I felt so awful for the survivors of 9/11 and the families of those who had died that day. I felt like I was wasting my time not being able to search for the piece of evidence in the footage that I believed no one had seen yet. While I wasn't as bothered about leaving hospital, I just needed to get a laptop with proper broadband that could enable me to view footage. I felt like I owed it to the survivors and families to find out what really happened that day. I needed to get answers for them and I believed that I was the only person who could do it.
I know now that the footage has been scrutinised by hundreds, maybe thousands, maybe even millions of people. Nowadays, I seriously doubt that there is anything in the footage still to be seen. Even if something had been missed, there would be no guarantees that the footage had not been altered somehow. I still watch a couple of the documentaries every now and then but I don't have the same beliefs around them that I need to find a missing piece of evidence. Quite often, I will turn on the Loose Change documentary at night as the background noise helps me get to sleep faster. I rarely watch the footage on YouTube anymore but I doubt that I will ever forget the events of that day.
Unless some new piece of footage emerges, I think that the conspiracy theorists will never be satisfied with the official version of events. I don't publicise any views on 9/11 as I believe the survivors and families shouldn't be constantly reminded of that awful day. All I will say about it now is that those who were lost should never be forgotten. Their memories should be honoured and their families should be supported for as long as they need it. And that's all.

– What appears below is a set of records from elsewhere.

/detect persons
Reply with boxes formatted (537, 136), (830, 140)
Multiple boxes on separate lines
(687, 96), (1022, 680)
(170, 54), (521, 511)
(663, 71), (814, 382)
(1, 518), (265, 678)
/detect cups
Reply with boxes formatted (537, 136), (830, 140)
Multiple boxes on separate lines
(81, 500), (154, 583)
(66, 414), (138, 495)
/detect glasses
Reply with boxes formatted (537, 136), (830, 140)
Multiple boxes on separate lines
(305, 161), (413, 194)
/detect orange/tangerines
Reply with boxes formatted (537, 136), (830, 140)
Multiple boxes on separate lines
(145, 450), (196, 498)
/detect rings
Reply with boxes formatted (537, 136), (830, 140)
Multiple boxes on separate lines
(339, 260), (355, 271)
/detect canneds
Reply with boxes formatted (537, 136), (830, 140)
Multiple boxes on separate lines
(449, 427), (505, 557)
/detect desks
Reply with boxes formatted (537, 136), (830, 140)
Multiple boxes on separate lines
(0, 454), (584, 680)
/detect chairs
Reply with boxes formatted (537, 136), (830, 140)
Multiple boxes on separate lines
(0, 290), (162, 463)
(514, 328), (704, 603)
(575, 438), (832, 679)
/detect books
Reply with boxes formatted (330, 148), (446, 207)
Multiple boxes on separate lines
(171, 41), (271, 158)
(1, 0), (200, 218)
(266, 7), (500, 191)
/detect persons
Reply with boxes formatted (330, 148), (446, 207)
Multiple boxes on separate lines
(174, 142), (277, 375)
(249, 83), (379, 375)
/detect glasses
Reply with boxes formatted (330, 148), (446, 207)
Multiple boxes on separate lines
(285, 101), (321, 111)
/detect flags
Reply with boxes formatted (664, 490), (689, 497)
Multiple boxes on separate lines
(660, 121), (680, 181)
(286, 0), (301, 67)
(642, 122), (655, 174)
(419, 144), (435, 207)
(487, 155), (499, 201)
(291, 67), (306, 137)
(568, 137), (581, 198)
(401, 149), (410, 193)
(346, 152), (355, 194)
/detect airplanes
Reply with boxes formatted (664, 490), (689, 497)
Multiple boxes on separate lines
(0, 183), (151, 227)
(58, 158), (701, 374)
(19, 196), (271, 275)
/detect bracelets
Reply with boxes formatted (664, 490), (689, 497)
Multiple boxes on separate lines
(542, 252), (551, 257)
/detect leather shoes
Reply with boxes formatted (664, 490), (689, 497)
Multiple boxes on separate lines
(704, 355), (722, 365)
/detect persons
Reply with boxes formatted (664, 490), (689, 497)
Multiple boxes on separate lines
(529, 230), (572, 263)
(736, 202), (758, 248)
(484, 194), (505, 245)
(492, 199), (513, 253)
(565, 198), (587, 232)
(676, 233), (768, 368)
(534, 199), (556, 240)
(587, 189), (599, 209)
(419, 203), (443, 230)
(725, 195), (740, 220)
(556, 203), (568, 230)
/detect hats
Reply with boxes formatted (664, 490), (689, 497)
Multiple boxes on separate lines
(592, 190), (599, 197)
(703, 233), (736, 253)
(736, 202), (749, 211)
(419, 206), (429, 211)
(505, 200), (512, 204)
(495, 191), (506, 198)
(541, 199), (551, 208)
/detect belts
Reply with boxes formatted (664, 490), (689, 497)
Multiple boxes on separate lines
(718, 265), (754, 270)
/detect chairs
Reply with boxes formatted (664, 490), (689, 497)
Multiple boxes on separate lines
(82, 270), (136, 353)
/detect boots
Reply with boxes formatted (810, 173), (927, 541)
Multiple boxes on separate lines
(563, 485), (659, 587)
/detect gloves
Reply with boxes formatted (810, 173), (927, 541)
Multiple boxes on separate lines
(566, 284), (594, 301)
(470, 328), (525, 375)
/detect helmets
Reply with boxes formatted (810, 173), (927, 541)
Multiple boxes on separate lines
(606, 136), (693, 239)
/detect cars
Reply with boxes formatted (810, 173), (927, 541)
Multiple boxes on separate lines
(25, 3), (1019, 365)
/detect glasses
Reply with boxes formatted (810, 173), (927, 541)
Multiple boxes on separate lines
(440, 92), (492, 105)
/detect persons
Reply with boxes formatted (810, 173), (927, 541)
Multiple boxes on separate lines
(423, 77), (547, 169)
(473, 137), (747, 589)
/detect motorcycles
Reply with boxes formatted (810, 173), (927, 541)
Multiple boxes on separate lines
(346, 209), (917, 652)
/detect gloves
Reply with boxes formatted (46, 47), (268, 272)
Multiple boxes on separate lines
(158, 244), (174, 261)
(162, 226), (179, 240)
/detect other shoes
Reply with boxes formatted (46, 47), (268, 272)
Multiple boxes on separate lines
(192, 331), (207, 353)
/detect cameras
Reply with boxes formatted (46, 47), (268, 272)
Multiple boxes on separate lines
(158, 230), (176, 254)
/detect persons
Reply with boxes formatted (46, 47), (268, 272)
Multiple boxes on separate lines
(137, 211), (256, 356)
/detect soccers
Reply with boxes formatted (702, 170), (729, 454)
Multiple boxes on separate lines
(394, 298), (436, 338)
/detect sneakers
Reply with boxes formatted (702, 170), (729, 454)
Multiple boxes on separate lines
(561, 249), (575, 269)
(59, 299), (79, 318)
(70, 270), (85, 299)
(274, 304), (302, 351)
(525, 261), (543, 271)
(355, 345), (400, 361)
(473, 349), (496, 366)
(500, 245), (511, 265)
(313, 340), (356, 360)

NOTE: A preoccupation with an event or events does not mean a person has schizophrenia, even if the preoccupation is obsessive. Schizophrenia is made up of several symptoms, not just an obsessive preoccupation. Even the most obsessive preoccupation with events does not mean a person has any mental illness. It is only when a preoccupation is combined with several other symptoms that it is part of schizophrenia or another mental illness.